Fig. 4: Ancient components of the human gut microbiome in sediment samples from El Salt.
figure 4

The heat map shows the hit number distribution across sediment samples from the different stratigraphic units. Only ancient bacterial species with ≥ 2 hits in at least one sample were kept. See also Supplementary Data 3.

Further supporting a human-host origin of the bacterial species belonging to the hominid-associated gut microbiome families detected in the El Salt samples from SU IX, X and XI, feces or gastrointestinal tract are the first documented isolation source for 91 species out of 210 (43.3%), with 60 of these being classifiable as closely related to the human gut (Supplementary Data 3). In the latter subgroup, we can count several species from Lachnospiraceae (including well-known (beneficial) commensal inhabitants of modern human guts, such as Blautia, Coprococcus, Dorea, Fusicatenibacter and Roseburia spp.) and Ruminococcaeae families. Particularly, within Ruminococcaceae, we detected members of Anaerotruncus, Ruminococcus and Subdoligranulum genera, and the butyrate producer Faecalibacterium, one of the human commensal bacteria of greatest current interest, due to its very promising potential as a biomarker of a healthy gut microbiome48. Most of the aforementioned bacterial genera have been reported to account for the phylotypic diversity between human and non-human hominids, showing strong bias towards a human-host45. It is also worth remembering that most of these bacteria are able to produce short-chain fatty acids (mainly acetate and butyrate) from the fermentation of indigestible carbohydrates, through the establishment of complex syntrophic networks. Short-chain fatty acids are today considered metabolic and immunological gut microbiome players with a leading role in human physiology49. In addition, the Xb-H44 samples showed a high number of hits for Bacteroides, Parabacteroides, Alistipes and Bifidobacterium spp., other genera known to prevail in the human gut microbiome39,45. Interestingly, Bacteroides and Bifidobacterium have been shown to exhibit patterns of co-speciation with hominids45. For Bifidobacterium, this is particularly consistent with the propensity of this genus to be maternally inherited across generations.

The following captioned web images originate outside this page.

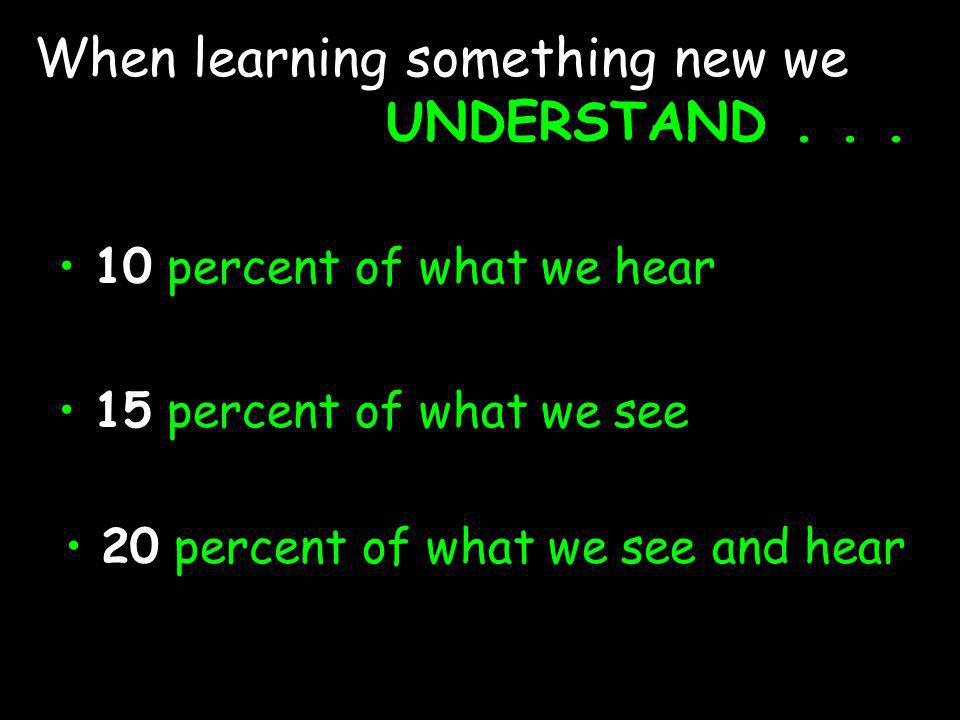 When learning something new we UNDERSTAND . . .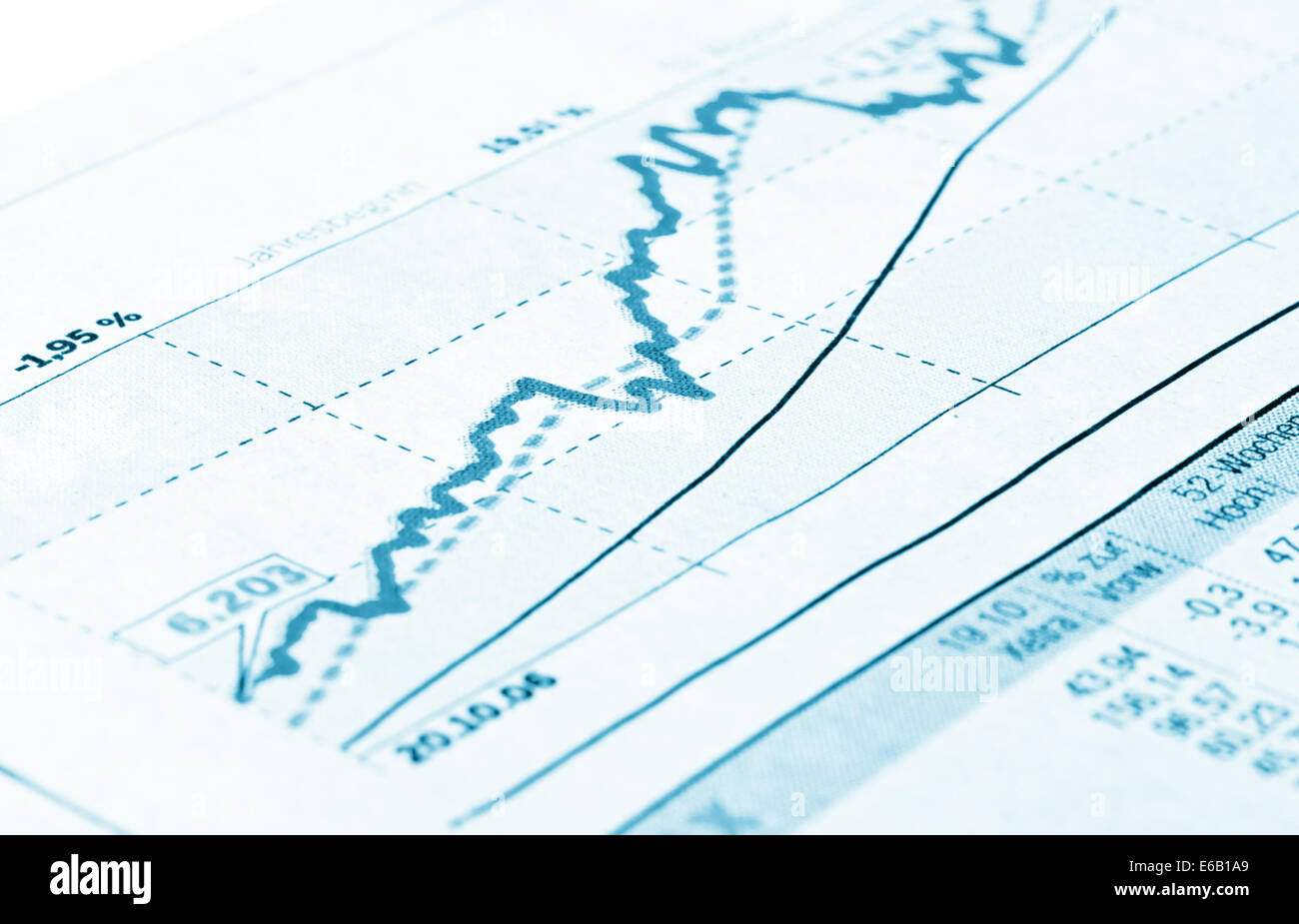 stock exchange,stock price,chart,performance - Stock Image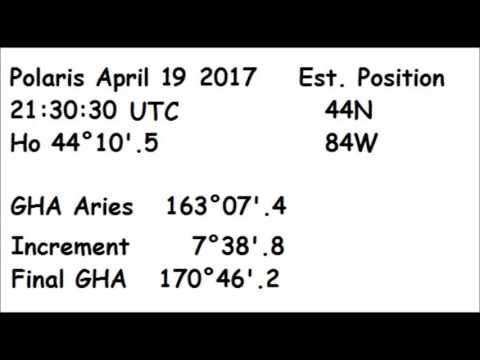 Finding latitude - Polaris sight procedure for the lay person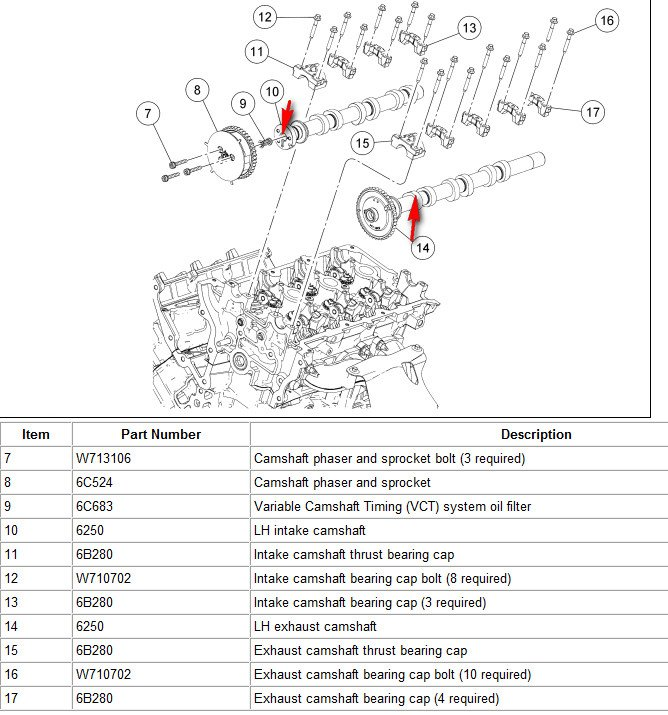 Dear Ford Mechanics: May 2009 Ford Escape has been at the dealer for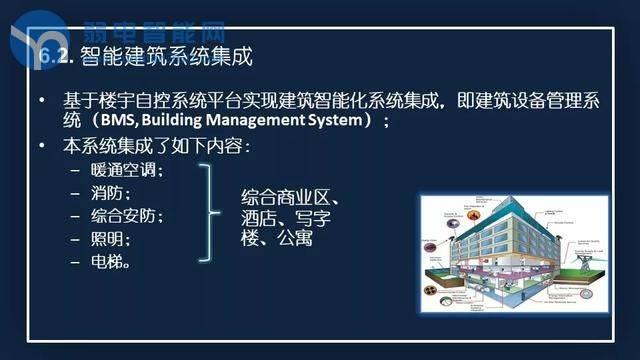 综合体智慧大厦如何做智能化弱电系统设计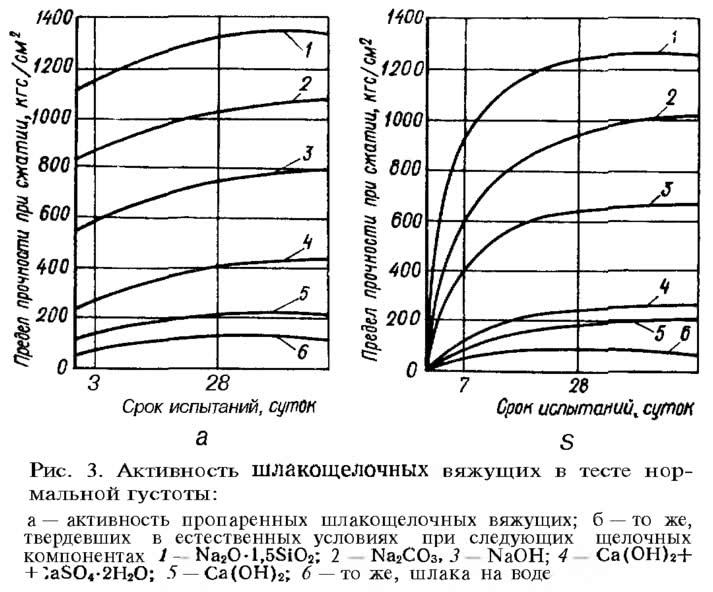 Рис. 3. Активность шлакощелочных вяжущих в тесте нормальной густоты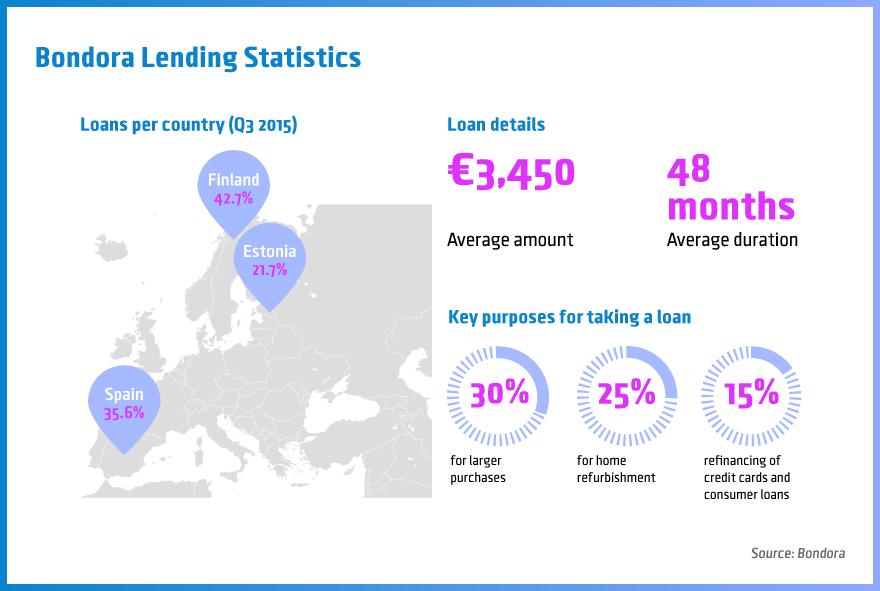 Bondora-Lending-Statistics
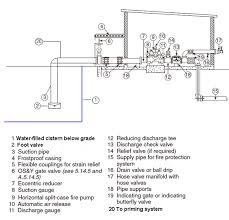 nfpa fire pump installation diagram nfpa image fire pump negative suction lift problems mike trumbature pulse on nfpa fire pump installation diagram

Being capable of metabolizing milk oligosaccharides and acting as a potent immunomodulator, the presence of vertically transmitted Bifidobacterium spp. in the infant gut could have provided important growth benefits to infant Hominidae50,51,52.

To further characterize the ancient microbial taxa detected in the El Salt samples, we applied the HOPS53-based approach recently used by Jensen et al.30. In short, all the reads were first annotated and, subsequently, the ancient origin of each taxon was authenticated by computing three indicators: (i) the fraction of reads with PMDS > 1, (ii) the negative difference proportion (−Δ %) of PMDS > 1 reads, and (iii) their deamination rate at 5′. Taxa showing more than 200 assigned reads, more than 50 reads with PMDS > 1, −Δ % = 1 and C-T transition at 5′ >10% were considered to be of ancient origin (see Table 1 and Supplementary Figs. 68 for MapDamage plots, coverage plots and edit distance distribution)30. This in-depth characterization of the microbial metagenomic reads from the El Salt samples allowed us to confirm the presence of several species belonging to the gut microbiome families of hominids (including, among others, Alistipes, Bifidobacterium, Desulfovibrio and Prevotella spp., and Faecalibacterium prausnitzii), showing a read profile consistent with their ancient origin.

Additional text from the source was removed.